* Excerpt provided *

Content starts

Vidal’s school, the Institute of Healthcare Professions, operates out of a West Palm Beach strip mall. The school owner has been friends with Serrano for more than two decades.

Serrano told the CIE the two are “longtime family friends who have vacationed together,” according to the memo.

Serrano’s job is to inspect for-profit colleges operating in South Florida. A recent Miami Herald investigation, Higher-Ed Hustle, highlighted the close ties between Florida’s for-profit oversight agency and the industry it regulates. The CIE has received more than 2,200 student complaints, but it could not identify a single instance where a complaint led to discipline against a school.

The most serious allegations against Vidal and Serrano accused the two women of falsifying documents to help Vidal’s school get accredited, and using their own relatives as fake students.

In her complaint, Sommers, the ex-employee, said the fake students were then falsely listed as having been hired by healthcare employers. An investigation by the accreditor, ACICS, is still pending.

Getting accredited is a key step for a school to be eligible for millions of dollars in federal Pell grants and student loans. Vidal’s school received accreditation from ACICS in December, and is awaiting final approval from the U.S. Department of Education to start receiving taxpayer-funded grants and loans.

Serrano did not return calls seeking comment. Vidal declined to comment. Before being a state regulator, Serrano worked at International Fine Arts College, a Miami for-profit school, between 1996 and 2002. Vidal was her boss.

Sommers provided the state and ACICS with names of relatives who were allegedly used as fake students by Serrano and Vidal.

When the Miami Herald contacted three of these relatives last month, they refused to answer whether they had attended Vidal’s school. Social media postings showed some were clearly relatives of either Serrano or Vidal.

When the CIE investigators called one employer, MedMax Medical Center, the company “did not recognize the name” of the student who was supposed to have been placed there, Evelyn Mediavilla. With a second student, named Lisa Serrano, the CIE could not find a working phone number for the employer, and wrote “the address appears to be a residence.”

Another employer did not return phone messages left by the CIE. The CIE did not identify a single outside employer who confirmed that one of Vidal’s students was actually hired.

Content ends

* The data *
Content starts

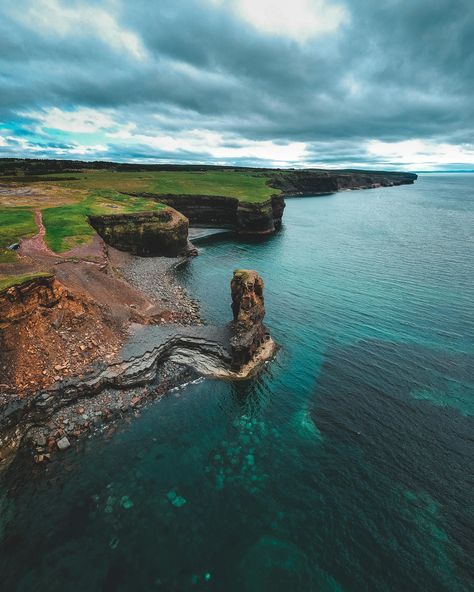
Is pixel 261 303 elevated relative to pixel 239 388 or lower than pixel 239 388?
elevated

Content ends

* Work instruction 1 *
In the news excerpt about Vidal's school, rewrite the paragraph beginning "Getting accredited is a key step" as a short bulleted list that keeps its main facts.
* Work instruction 2 *
According to the news excerpt about Vidal's school, during which years did Serrano work at International Fine Arts College?
* Work instruction 3 *
Write the next paragraph of the news excerpt about Vidal's school, picking up right after its final sentence.

* Exercise output 1 *
- Accreditation is a key step for a school to qualify for millions of dollars in federal Pell grants and student loans.
- ACICS accredited Vidal's school in December.
- The school is waiting for final approval from the U.S. Department of Education before it can start receiving taxpayer-funded grants and loans.

* Exercise output 2 *
From 1996 to 2002.

* Exercise output 3 *
Nevertheless, the CIE determined that Sommers’ evidence of false students and false placements was “not credible.” The CIE memo mentions a phone conversation that investigators had with Sommers, but Sommers disputed this, telling the Herald “they never spoke to me. I had no discussions with them.”

The CIE investigators were highly critical of the evidence that Sommers provided. Sommers submitted what she said were internal school documents showing the alleged phony students and phony jobs, but the CIE questioned the “authenticity” of these records. One record had the name of Osvaldo Serrano, described by Sommers as a “brother/relative” of the CIE employee, Marybell Serrano. Osvaldo Serrano is listed on an “employer survey” form for the school.

CIE investigators noted that the rest of the form was blank, and wrote “if anything, it indicates that IHP has gone to the trouble to develop a form to check the training of its graduates with the employers who hire them in an effort to ensure the success of future students.”

Was Osvaldo Serrano really a student? When the Herald called him last month, he said “it’s nobody’s business but mine and the school’s.”

With Osvaldo Serrano and another student, David Pina, the memo suggests that the CIE largely relied upon statements from the two women accused of wrongdoing — Vidal and Serrano. Pina is Marybell Serrano’s son.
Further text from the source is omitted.